C'è differenza nell'eccitazione sessuale tra maschi e femmine?

I maschi provano più eccitazione sessuale delle donne? Se rispetto all'attività sessuale oggi giorno c'è una visione ampiamente condivisa che la considera come un comportamento appartenente a tutte le specie e i generi, rispetto all'eccitazione sessuale non si può dire lo stesso.

Ancora una volta, ci si ritrova a fronteggiare il dilemma dell'esistenza di una differenza di genere e sull'eccitazione sessuale spesso si ricade su un “favoritismo” tutto al maschile: l'uomo che prova più eccitazione della donna.

Dunque, l'eccitazione sessuale dipende dall'essere maschio o femmina? Un recente studio condotto dal Max Planck Institute for Biological Cybernetics e dall'Università di Manchester sull'eccitazione sessuale, ha esplorato i correlati neurali dell'eccitazione sessuale indotti da stimoli sessuali visivi. La meta-analisi, condotta su 61 studi (1,850 persone), ha evidenziato che i neurocircuiti associati con l'eccitazione sessuale non differiscono tra maschi e femmine a prescindere dall'orientamento sessuale.

Ma cos'è l'eccitazione sessuale? L'eccitazione, è una fase del ciclo di risposta sessuale che si manifesta come un insieme di reazioni fisiologiche e psicologiche, è un processo dinamico e neurofisiologico ben coordinato che è agevolato spesso da stimoli visivi che si possono presentare nella vita di tutti i giorni.  Fino ad oggi, i numerosi studi che hanno indicato delle differenze tra maschi e femmine rispetto all'eccitazione sessuale, hanno sottolineato che di fronte a stimoli visivi eccitanti, i maschi provano una più intensa eccitazione sessuale rispetto alle donne.

Questa differenza è riconducibile a una diversa elaborazione delle informazioni che, di conseguenza, conduce a differenze nella risposta fisiologica tra i due sessi. In realtà, sebbene l'eccitazione sia una fase ben distinta tra maschi e femmine, basti pensare alla diversa manifestazione con cui si presenta, a livello neuronale entrano in gioco le stesse aree cerebrali come, per citarne alcune, l'insula e l'amigdala.

Quindi, possiamo affermare che esistono delle differenze tra maschi e femmine rispetto alla manifestazione dell'eccitazione sessuale, ma non ci sono differenze nella “quantità” di eccitazione. Una maggiore consapevolezza delle similarità e delle differenze tra maschi e femmine riguardo l'eccitazione sessuale è importante per combattere lo stereotipo secondo cui gli uomini hanno maggiore eccitazione rispetto alle donne e, di conseguenza, per evitare che l'uomo si senta in dovere di adeguarsi a un certo “schema sessuale” che lo pone ad esprimere alti livelli di prestazione e desiderio pur di confermare il senso di virilità e potenza rispetto alla donna.

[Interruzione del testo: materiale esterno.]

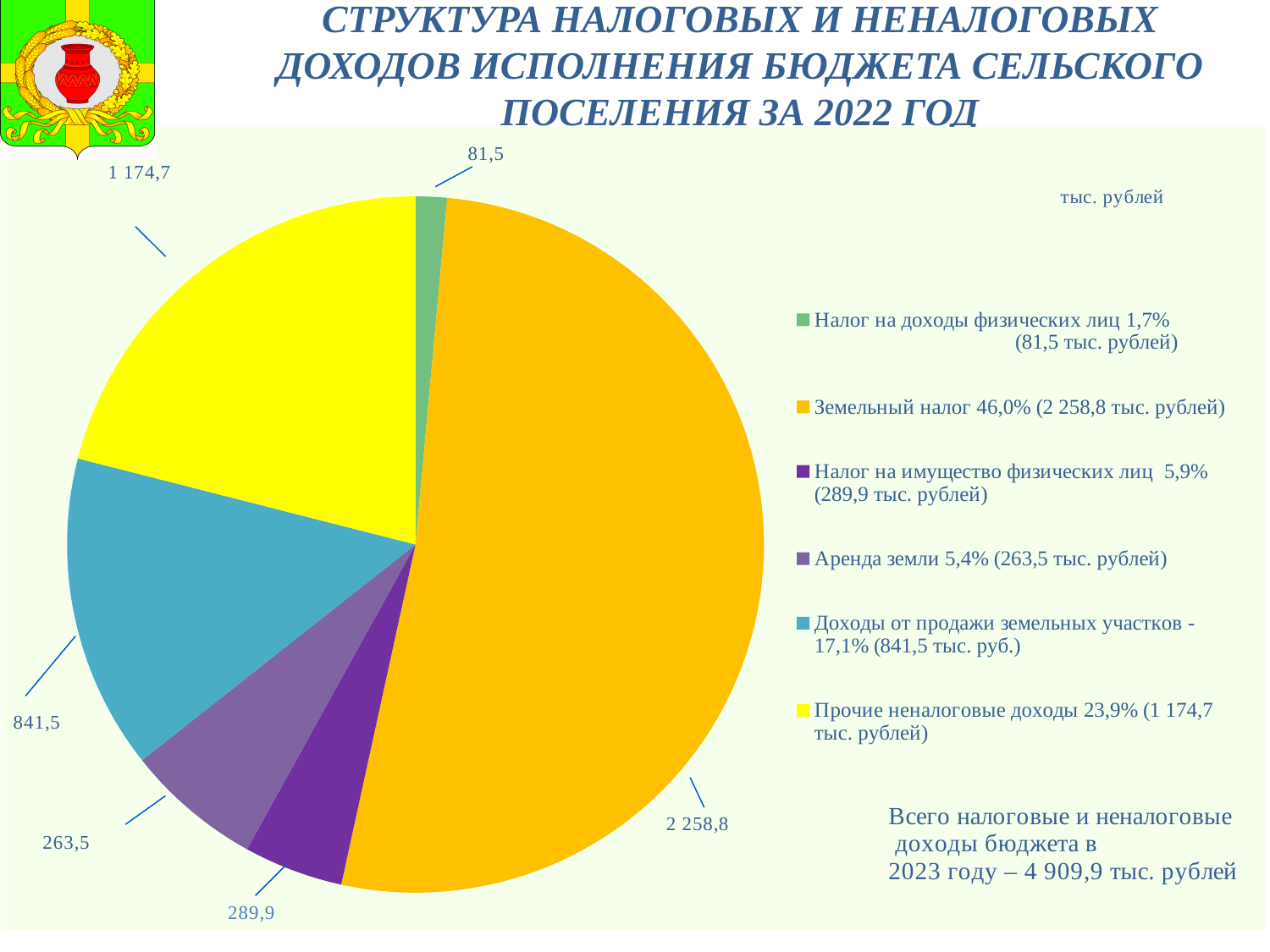
How many entries does the legend list? 6 What is the value shown for Доходы от продажи земельных участков? 841,5 What is the value shown for Налог на доходы физических лиц? 81,5 How many slices does the pie chart have? 6 What is the difference between the values for Налог на имущество физических лиц and Аренда земли? 26,4 What kind of chart is shown on the slide? pie chart Which is larger, the value for Прочие неналоговые доходы or the value for Доходы от продажи земельных участков? Прочие неналоговые доходы Which category has the smallest slice of the pie? Налог на доходы физических лиц Which category has the largest slice of the pie? Земельный налог What share of the pie does Прочие неналоговые доходы represent? 23,9% What share of the pie does Аренда земли represent? 5,4% What is the value shown for Земельный налог? 2 258,8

Credere che l'uomo sia sempre al top e che debba provare sempre una forte eccitazione sessuale, indurrebbe nell'uomo preoccupazione e un sentimento di inadeguatezza anche quando normali cali di libido si presentano.

La sessualità è una dimensione multifattoriale e variabile della nostra vita e l'eccitazione non sfugge a questa definizione: il contesto, la storia, le esperienze vissute, il nostro stato di salute incidono sul coinvolgimento sessuale e sono in grado di modulare diversamente le nostre connessioni neurologiche nel dare un certo tipo di risultato finale.